To analyze the possible relationship between citations and all tweets, original tweets and retweets, comparisons across fields and over time were conducted. For this purpose, proportion non-zero and Geometric mean of citations, tweets and retweets were calculated and normalized for comparisons between subject fields and with the world average (here, all PLoS publications). The data was first prepared (Thelwall, 2017) and then the calculations were conducted with Webometric Analyst (lexiurl.wlv.ac.uk).

  1. Normalized Proportion non-zero was used as an estimate for publications with non-zero Scopus citations, tweets and retweets, with a 95% confidence interval.

  2. World normalised proportion non-zero of metrics (EMNPC) were used for comparisons. EMNCP values for fields are compared for any variation from the world average (=1).

  3. Geometric mean was calculated based on the logarithm of raw metric counts + 1 or ln(1+raw data), as proposed by Thelwall (2017) and all calculation were in 95% confidence interval.

  4. World normalised mean metrics (MNLCS) were calculated on log-transformed data of ln(1+raw data) and calculated in 95% confidence interval. MNLCS values also need to be compared with value one which represents the world average.

4. Findings

4.1. Normalized Proportion Cited

Figure 1 shows that the total publication frequency of PLoS had significantly increased from 87 in 2003 to just below 35,000 in 2013, after which the level drops and remains at around 20,000 annually. The proportion non-zero citations show a cumulative increase over time, the number of publications mentioned in tweets rose from about 20% in 2010 (about the time when altmetric.com started to collect tweets) to 76% in 2016 and then a fall to about 65% in 2022. The proportion non-zero retweets shows a delayed rise since 2013, rising to 40% by 2018, levelling off after that, while proportion tweeted has slightly dropped in the same period.

Figure 1: Frequency of total publications, publication cited, tweeted and retweeted and normalized proportion non-zero in the metrics

Presenting the results from the normalized proportion non-zero of metrics, Figure 2 shows that on average 92% of publications in STEM fields had been cited, while only 82% in SSH fields had received citations.
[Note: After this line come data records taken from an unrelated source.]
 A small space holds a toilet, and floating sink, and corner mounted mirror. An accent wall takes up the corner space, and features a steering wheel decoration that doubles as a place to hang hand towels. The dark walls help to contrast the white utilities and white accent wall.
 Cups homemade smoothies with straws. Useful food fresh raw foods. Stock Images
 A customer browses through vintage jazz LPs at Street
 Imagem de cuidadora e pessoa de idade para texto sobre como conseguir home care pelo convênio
On average, 75% of articles in STEM had been tweeted, compared to 85% in SSH, while only 35% of STEM articles and 50% of SSH articles had been retweeted.

Figure 2: Normalized proportion cited, tweeted and retweeted across fields.
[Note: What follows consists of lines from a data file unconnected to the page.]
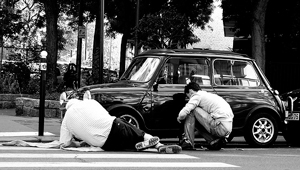 A photograph of a father and son talking while working on a car.
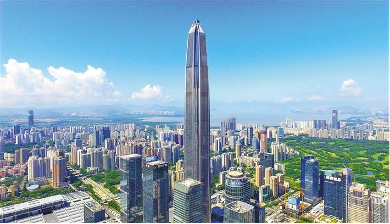 Ariel view of Ping An Finance Centre, shenzhen, Bright blue skies & panning cityscape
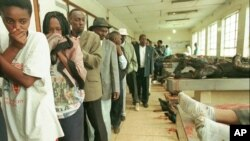 Warga Kenya berjalan dalam antrean di kamar mayat kota Nairobi mencoba mengidentifikasi kerabat dan teman, Sabtu, 8 Agustus 1998. Sebuah bom kuat meledak Jumat di samping kedutaan besar AS di Nairobi. (Foto: AP).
4.2. World normalised proportion non-zero for metrics or EMNPC

Figure 3 shows that after world normalization of proportions non-zero, both tweets and retweets appear significantly above world average in SSH fields for STEM the results are mixed both below and above the world average. Mathematical Science, Earth Science, Environmental Science and Information and Computing Sciences all show EMNCP >1 for tweets and > 1.5 for retweets, while all the other STEM fields remain below the world average. The results also showed that the diversion from the world average for retweets is at higher magnitude than for tweets across all fields; for above world average counts, the proportion non-zero retweets was significantly higher than for tweets, and for below world average counts, the proportion non-zero retweets was significantly lower than for tweets. This may suggest a greater discrepancy across fields in terms of retweeting behaviour.

Figure 3: World normalized proportion cited, tweeted and retweeted across fields.

4.3. Geometric mean Citations vs. Original tweets and Retweets

Figure 4 illustrates the changes in geometric mean metrics over time, showing that the geometric mean for citations peaked at about 49 in 2008 before gradually dropping over years. The trend is, however, almost reversed for the metrics from Twitter, showing a slow drop between 2003 and 2009 (<1) before rising to about 3 for total tweets in 2018 (about 2 for original tweets and 1.25 for retweets), soon after which they too start to fall. The results also show, that the ratio of retweets to original tweets has been over 1 since 2017, suggesting that in the past six years, a majority of tweets mentioning scientific articles have in fact been retweets rather than original tweets. The average geometric mean citations across STEM fields is 14, while about 9 across SS&H fields. In contrast, the average geometric mean all tweets, original tweets and retweets across STEM fields (3, 2 and 1, respectively) is approximately half the SS&H fields (6, 4, and 2).

Figure 4: Geometric mean Scopus citations, all tweets, original tweets and retweets across years.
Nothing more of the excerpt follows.